→ **Exercise directions**
Copy out the authentication text below word for word, in full.

Authentication - kollektivesplagiieren/innovative-commercial-market GitHub Wiki
Theory
Token-based vs. session-based authentication
Token-based authentication
Token authentication involves issuing a unique token (usually a long string of characters) to a client after they successfully authenticate. The token is typically generated by the server and sent to the client after a login request. The client stores the token, usually in local storage or a cookie, and includes it in subsequent requests to the server. The server validates the token on each request by checking if it matches a stored token and whether it's still valid. Tokens can be used for stateless authentication, meaning the server doesn't need to store session data, making it suitable for scaling and microservices architectures. Tokens often have an expiration time (e.g., JWTs) and can carry additional data (claims) beyond authentication.

→ **Given data**
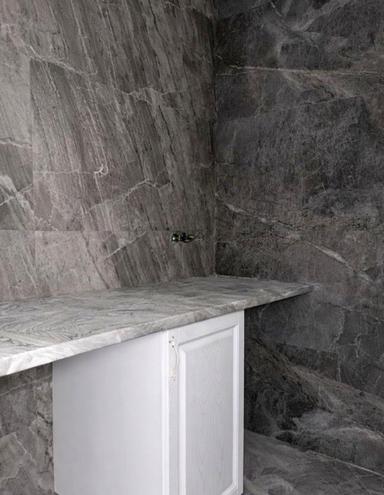 2-rooms apartment apartment by the address st. Svobody (area 71,5 m²) - Atlanta.ua - photo 24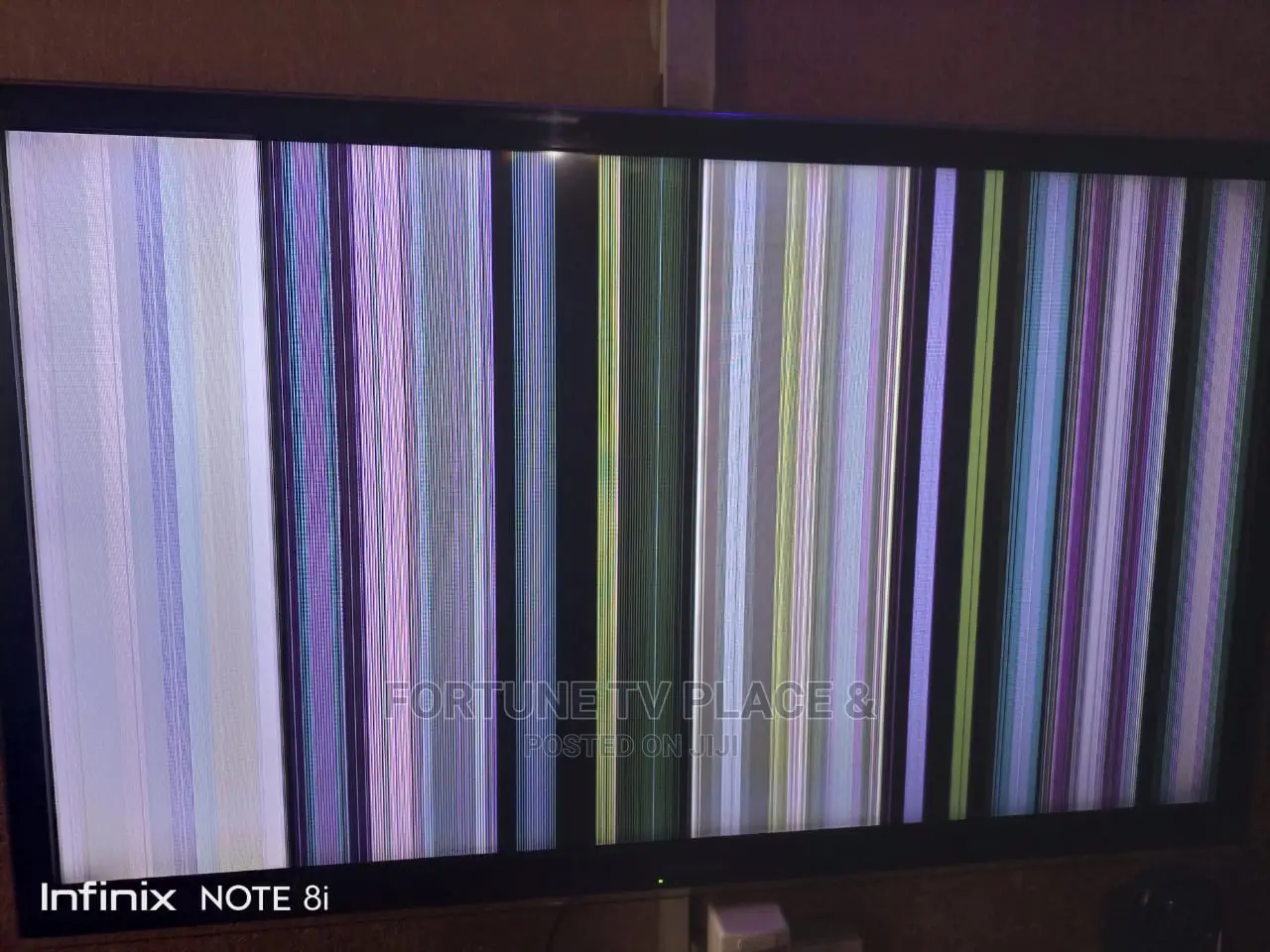 Tv Screen Doctors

→ **Solution to the exercise**
Authentication - kollektivesplagiieren/innovative-commercial-market GitHub Wiki
Theory
Token-based vs. session-based authentication
Token-based authentication
Token authentication involves issuing a unique token (usually a long string of characters) to a client after they successfully authenticate. The token is typically generated by the server and sent to the client after a login request. The client stores the token, usually in local storage or a cookie, and includes it in subsequent requests to the server. The server validates the token on each request by checking if it matches a stored token and whether it's still valid. Tokens can be used for stateless authentication, meaning the server doesn't need to store session data, making it suitable for scaling and microservices architectures. Tokens often have an expiration time (e.g., JWTs) and can carry additional data (claims) beyond authentication.